With 366 people in a 365-day year, we are 100% sure that at least two have the same birthday, but we only need to be 50% sure. Simulation gives us an elegant way of solving this problem.

Upon completion of this exercise, you will begin to understand how to cast problems in a simulation framework.

### Instructions 1/2:
* Initialize the sample space `days` which is an array from 1 - 365.
* Define a function `birthday_sim()` that takes as input the number of `people` and returns the probability that at least two share the same birthday.

In [4]:
# Draw a sample of birthdays & check if each birthday is unique
days = np.arange(1, 366)
people = 2

def birthday_sim(people):
    sims, unique_birthdays = 2000, 0 
    for _ in range(sims):
        draw = np.random.choice(days, size=people, replace=True)
        if len(draw) == len(set(draw)): 
            unique_birthdays += 1
    out = 1 - unique_birthdays / sims
    return out

### Instructions 2/2:
* Call `birthday_sim()` in a while loop and break when the probability is greater than 50%.

In [5]:
# Break out of the loop if probability greater than 0.5
while (people > 0):
    prop_bds = birthday_sim(people)
    if prop_bds > 0.5: 
        break
    people += 1

print("With {} people, there's a 50% chance that two share a birthday.".format(people))

With 23 people, there's a 50% chance that two share a birthday.


Yes, 23 seems surprisingly low, but it's enough to have a 50% chance!

## 2.3 Full house
Let's return to our poker game. Last time, we calculated the probability of getting at least two of a kind. This time we are interested in a full house. A full house is when you get two cards of different suits that share the same numeric value and three other cards that have the same numeric value (e.g., 2 of hearts & spades, jacks of clubs, diamonds, & spades).

Thus, a full house is the probability of getting exactly three of a kind conditional on getting exactly two of a kind of another value. Using the same code as before, modify the success condition to get the desired output.
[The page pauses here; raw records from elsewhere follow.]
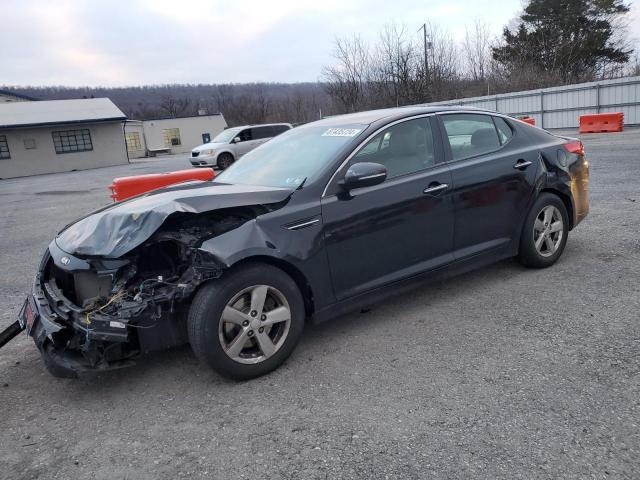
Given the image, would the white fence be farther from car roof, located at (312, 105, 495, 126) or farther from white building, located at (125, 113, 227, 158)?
white building, located at (125, 113, 227, 158)

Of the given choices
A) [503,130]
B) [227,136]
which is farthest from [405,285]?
[227,136]

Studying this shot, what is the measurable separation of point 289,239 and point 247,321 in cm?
60

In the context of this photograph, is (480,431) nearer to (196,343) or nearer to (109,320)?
(196,343)

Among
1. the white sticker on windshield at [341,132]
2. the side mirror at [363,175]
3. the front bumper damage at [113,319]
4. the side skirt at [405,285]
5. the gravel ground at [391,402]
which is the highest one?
the white sticker on windshield at [341,132]

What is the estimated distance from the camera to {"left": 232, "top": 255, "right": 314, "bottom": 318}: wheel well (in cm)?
331

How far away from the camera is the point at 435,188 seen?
13.4 ft

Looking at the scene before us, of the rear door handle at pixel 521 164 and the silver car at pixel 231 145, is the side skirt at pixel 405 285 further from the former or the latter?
the silver car at pixel 231 145

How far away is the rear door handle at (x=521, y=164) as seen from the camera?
4.63 m

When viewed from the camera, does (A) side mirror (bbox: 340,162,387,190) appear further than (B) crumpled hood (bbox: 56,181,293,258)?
Yes

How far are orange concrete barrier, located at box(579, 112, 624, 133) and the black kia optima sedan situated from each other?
1826 cm

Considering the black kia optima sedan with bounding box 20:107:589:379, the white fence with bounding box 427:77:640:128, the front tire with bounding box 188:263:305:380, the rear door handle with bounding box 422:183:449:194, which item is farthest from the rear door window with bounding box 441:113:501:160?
the white fence with bounding box 427:77:640:128

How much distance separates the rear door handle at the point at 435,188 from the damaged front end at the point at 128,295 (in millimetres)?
1275

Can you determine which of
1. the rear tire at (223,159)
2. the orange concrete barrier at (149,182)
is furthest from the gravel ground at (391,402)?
the rear tire at (223,159)

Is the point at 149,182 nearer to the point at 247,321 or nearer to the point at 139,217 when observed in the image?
the point at 139,217
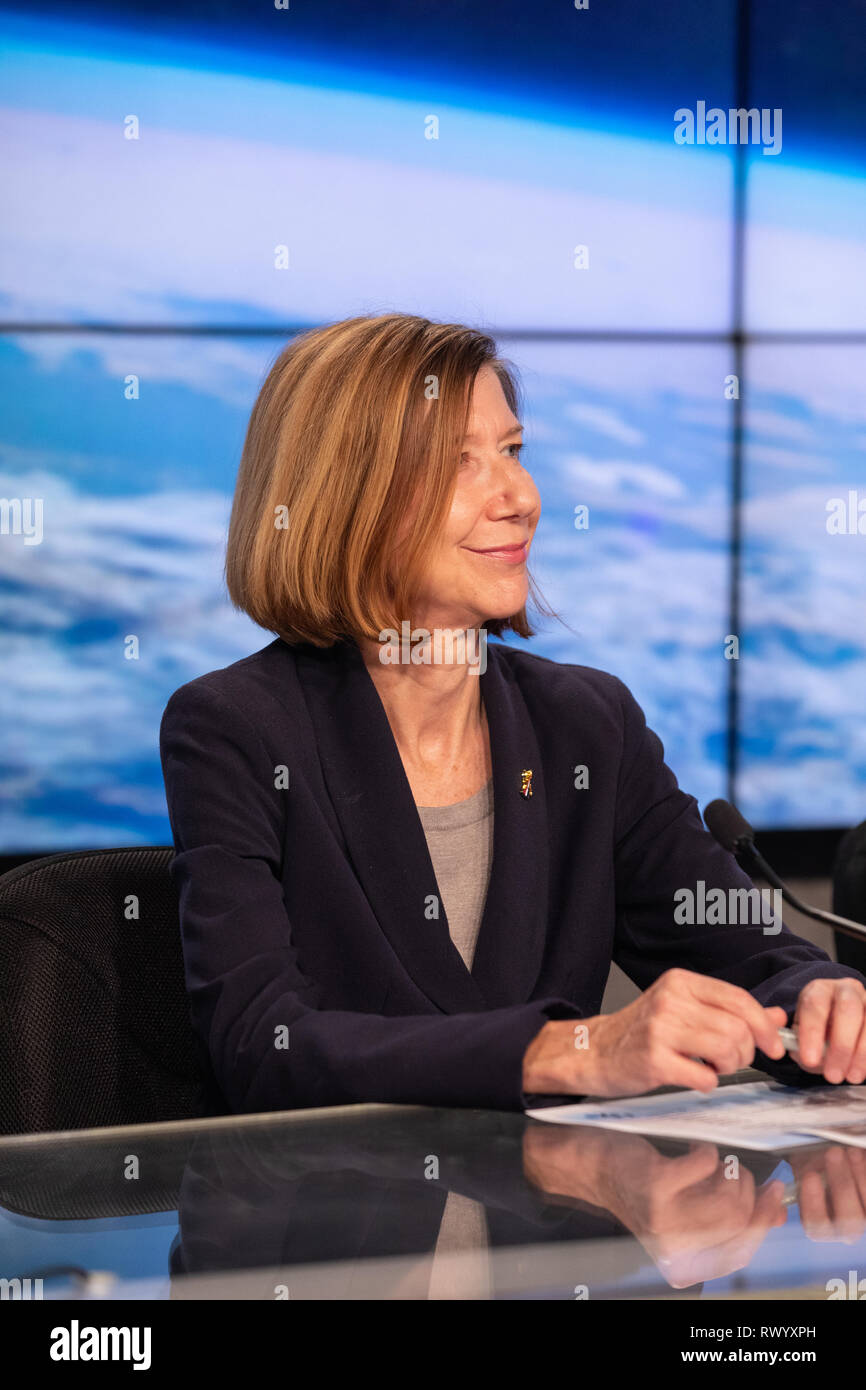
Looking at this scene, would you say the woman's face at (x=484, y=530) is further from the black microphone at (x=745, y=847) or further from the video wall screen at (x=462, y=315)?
the video wall screen at (x=462, y=315)

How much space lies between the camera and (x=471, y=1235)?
0.90 meters

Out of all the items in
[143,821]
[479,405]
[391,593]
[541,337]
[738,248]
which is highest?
[738,248]

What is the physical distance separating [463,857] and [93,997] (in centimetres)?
44

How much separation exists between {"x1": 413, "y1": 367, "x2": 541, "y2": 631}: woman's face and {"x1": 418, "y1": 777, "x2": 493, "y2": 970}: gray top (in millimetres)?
238

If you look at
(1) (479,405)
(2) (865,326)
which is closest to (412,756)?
(1) (479,405)

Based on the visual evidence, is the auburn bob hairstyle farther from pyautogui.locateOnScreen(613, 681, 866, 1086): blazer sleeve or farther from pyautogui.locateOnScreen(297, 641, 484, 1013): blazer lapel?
pyautogui.locateOnScreen(613, 681, 866, 1086): blazer sleeve

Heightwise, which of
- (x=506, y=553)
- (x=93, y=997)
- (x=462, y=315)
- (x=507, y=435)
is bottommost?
(x=93, y=997)

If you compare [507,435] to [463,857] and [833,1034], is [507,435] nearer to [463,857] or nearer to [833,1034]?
[463,857]

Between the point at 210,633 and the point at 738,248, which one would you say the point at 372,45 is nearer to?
the point at 738,248

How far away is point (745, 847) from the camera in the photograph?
4.41 feet

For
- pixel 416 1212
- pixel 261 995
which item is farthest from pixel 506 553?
pixel 416 1212

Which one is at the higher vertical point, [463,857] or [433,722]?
[433,722]

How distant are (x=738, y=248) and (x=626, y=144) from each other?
0.36 meters

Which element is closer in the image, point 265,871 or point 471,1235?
point 471,1235
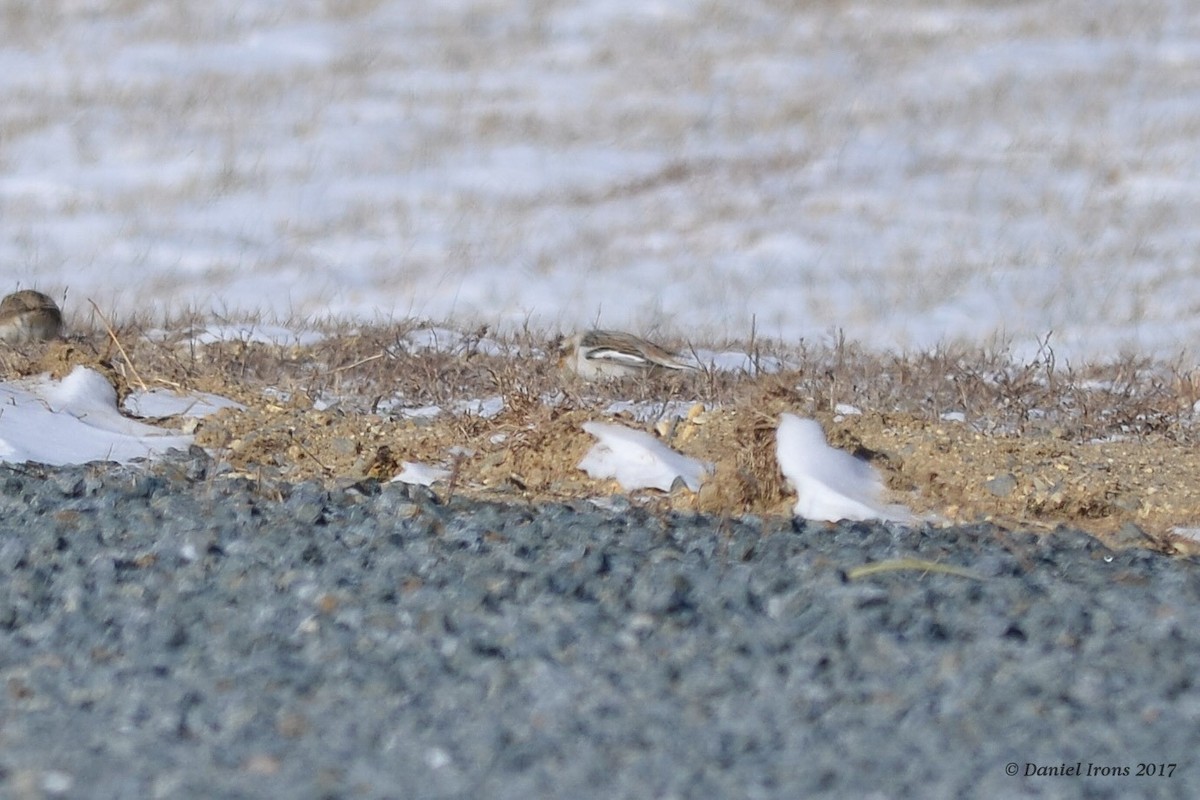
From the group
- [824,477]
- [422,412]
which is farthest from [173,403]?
[824,477]

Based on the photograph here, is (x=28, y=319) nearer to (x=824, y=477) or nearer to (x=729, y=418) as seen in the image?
(x=729, y=418)

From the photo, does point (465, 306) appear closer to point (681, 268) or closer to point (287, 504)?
point (681, 268)

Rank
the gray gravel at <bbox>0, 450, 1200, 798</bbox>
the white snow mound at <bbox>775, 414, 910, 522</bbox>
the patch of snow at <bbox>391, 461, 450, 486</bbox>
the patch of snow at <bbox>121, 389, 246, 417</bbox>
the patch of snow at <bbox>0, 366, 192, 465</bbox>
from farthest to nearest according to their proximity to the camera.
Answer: the patch of snow at <bbox>121, 389, 246, 417</bbox> → the patch of snow at <bbox>0, 366, 192, 465</bbox> → the patch of snow at <bbox>391, 461, 450, 486</bbox> → the white snow mound at <bbox>775, 414, 910, 522</bbox> → the gray gravel at <bbox>0, 450, 1200, 798</bbox>

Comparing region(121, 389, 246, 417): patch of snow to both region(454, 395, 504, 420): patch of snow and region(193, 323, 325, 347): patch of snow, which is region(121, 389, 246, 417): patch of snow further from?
region(193, 323, 325, 347): patch of snow

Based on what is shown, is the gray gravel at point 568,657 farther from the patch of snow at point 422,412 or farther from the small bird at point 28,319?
the small bird at point 28,319

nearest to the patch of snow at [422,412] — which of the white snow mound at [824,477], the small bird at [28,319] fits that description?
the white snow mound at [824,477]

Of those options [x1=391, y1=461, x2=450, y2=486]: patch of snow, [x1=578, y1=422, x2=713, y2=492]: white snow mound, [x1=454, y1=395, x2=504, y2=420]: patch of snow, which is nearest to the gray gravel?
[x1=578, y1=422, x2=713, y2=492]: white snow mound
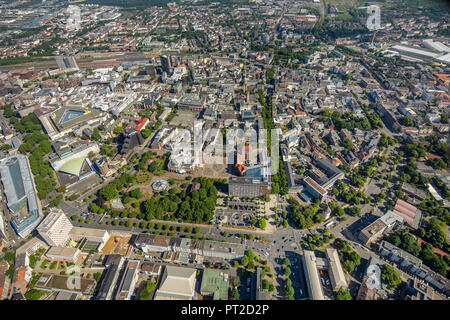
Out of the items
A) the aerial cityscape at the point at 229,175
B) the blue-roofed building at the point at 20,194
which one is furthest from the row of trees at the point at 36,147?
the blue-roofed building at the point at 20,194

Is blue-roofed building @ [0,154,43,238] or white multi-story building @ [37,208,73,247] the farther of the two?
blue-roofed building @ [0,154,43,238]

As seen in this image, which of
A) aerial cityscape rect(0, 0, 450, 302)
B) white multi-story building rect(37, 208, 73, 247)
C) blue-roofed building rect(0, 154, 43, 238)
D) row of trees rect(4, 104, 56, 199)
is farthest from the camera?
row of trees rect(4, 104, 56, 199)

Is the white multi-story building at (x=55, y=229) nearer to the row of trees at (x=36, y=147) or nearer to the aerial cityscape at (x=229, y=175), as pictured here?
the aerial cityscape at (x=229, y=175)

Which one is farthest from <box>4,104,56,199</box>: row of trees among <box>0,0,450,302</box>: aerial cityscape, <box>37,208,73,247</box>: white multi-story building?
<box>37,208,73,247</box>: white multi-story building

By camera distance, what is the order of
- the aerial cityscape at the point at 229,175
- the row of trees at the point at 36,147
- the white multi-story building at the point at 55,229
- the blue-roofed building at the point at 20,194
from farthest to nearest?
1. the row of trees at the point at 36,147
2. the blue-roofed building at the point at 20,194
3. the white multi-story building at the point at 55,229
4. the aerial cityscape at the point at 229,175

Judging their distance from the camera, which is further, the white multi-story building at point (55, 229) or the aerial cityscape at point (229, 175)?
the white multi-story building at point (55, 229)

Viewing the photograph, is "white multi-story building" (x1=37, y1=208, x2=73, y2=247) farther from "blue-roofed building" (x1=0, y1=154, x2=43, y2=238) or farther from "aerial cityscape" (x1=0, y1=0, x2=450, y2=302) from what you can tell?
"blue-roofed building" (x1=0, y1=154, x2=43, y2=238)
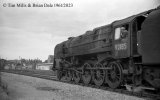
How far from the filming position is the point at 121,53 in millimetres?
10625

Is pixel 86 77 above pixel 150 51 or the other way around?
the other way around

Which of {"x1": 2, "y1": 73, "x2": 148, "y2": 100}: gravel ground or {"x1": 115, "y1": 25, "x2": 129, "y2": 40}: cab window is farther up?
{"x1": 115, "y1": 25, "x2": 129, "y2": 40}: cab window

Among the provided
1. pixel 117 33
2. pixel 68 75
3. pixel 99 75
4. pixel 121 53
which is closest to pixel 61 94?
pixel 121 53

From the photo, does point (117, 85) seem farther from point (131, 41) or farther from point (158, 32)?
point (158, 32)

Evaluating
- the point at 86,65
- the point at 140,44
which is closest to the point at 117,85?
the point at 140,44

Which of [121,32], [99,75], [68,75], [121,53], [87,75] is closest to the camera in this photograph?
[121,53]

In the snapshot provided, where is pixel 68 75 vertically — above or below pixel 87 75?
below

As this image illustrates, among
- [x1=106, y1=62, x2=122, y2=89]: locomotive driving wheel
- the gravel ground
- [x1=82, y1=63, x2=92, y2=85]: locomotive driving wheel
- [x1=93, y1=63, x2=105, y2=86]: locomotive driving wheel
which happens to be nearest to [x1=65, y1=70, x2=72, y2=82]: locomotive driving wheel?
[x1=82, y1=63, x2=92, y2=85]: locomotive driving wheel

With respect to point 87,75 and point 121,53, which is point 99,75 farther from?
point 121,53

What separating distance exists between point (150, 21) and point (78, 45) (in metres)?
8.66

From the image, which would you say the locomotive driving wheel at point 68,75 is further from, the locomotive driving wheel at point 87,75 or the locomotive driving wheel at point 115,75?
the locomotive driving wheel at point 115,75

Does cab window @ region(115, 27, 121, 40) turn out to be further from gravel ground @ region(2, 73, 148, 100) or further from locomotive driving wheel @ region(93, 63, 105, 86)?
gravel ground @ region(2, 73, 148, 100)

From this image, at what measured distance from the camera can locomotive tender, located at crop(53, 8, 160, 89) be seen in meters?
8.13

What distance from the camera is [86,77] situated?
1492 centimetres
This exercise will teach you to estimate conditional probabilities in card games and build your foundation in framing abstract problems for simulation.

### Instructions:
* Shuffle `deck_of_cards`.
* Utilize a dictionary with `.get()` to count the number of occurrences of each card in the hand.
* Increment the counter `full_house` when there is a full house in the hand (2 of one kind, 3 of the other).

In [6]:
import numpy as np
import itertools
np.random.seed(123) 
deck = list(itertools.product(['Heart', 'Club', 'Spade', 'Diamond'],range(13)))

#Shuffle deck & count card occurrences in the hand
n_sims, full_house, deck_of_cards = 50000, 0, deck.copy() 
for i in range(n_sims):
    np.random.shuffle(deck_of_cards)
    hand, cards_in_hand = deck_of_cards[0:5], {}
    for card in hand:
        # Use .get() method to count occurrences of each card
        cards_in_hand[card[1]] = cards_in_hand.get(card[1], 0) + 1
               
    # Condition for getting full house
    condition = (max(cards_in_hand.values()) ==3) & (min(cards_in_hand.values())==2)
    if  condition == True: 
        full_house += 1
print("Probability of seeing a full house = {}".format(full_house/n_sims))

Probability of seeing a full house = 0.0014


Look at how small this probability is compared to that of at least two of a kind.